Input data
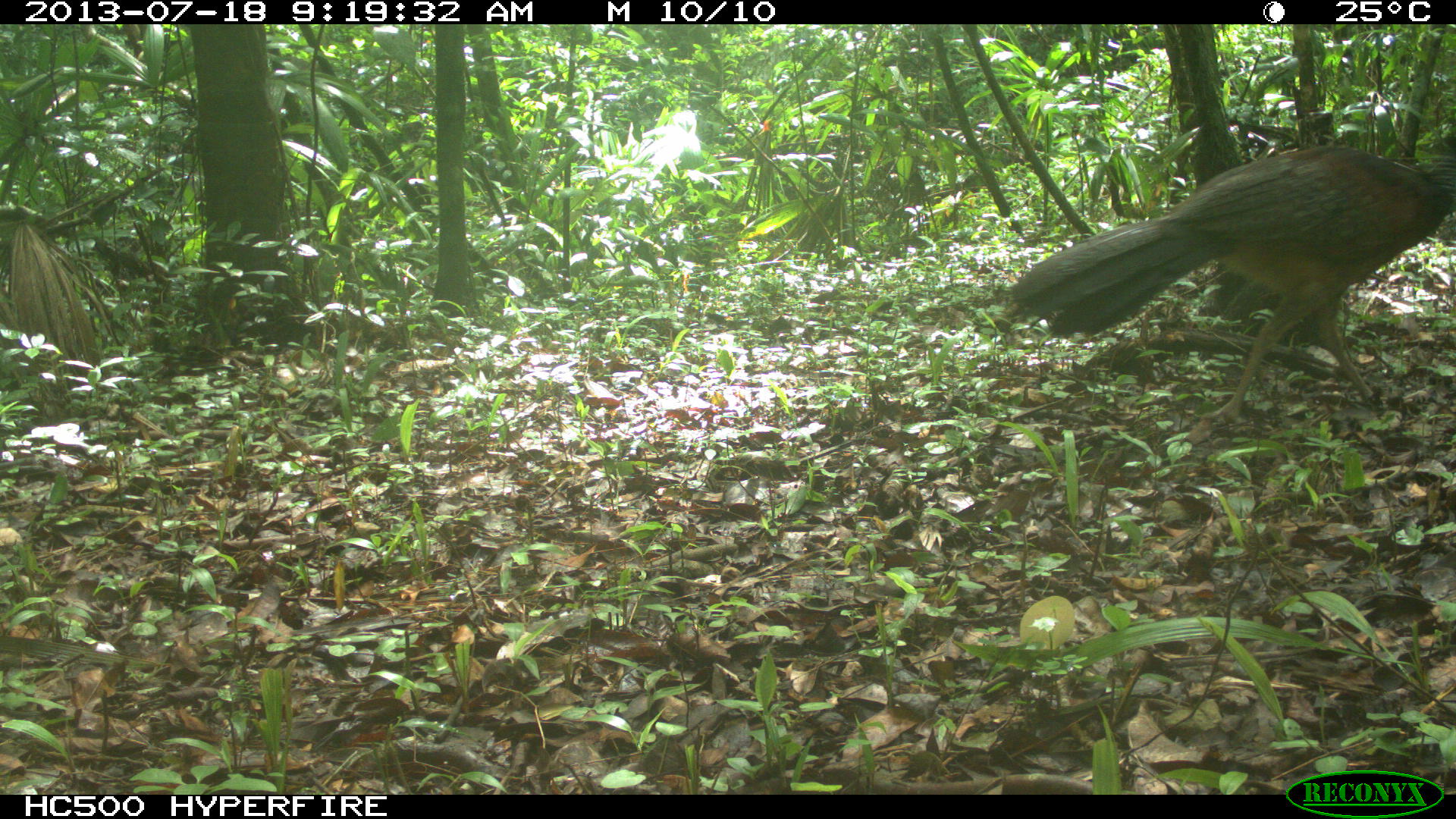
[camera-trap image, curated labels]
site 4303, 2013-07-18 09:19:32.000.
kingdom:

Problem description
Write out the material above again, word for word, minus its pictures.

Response for this exercise
[camera-trap image, curated labels]
site 4303, 2013-07-18 09:19:32.000.
kingdom:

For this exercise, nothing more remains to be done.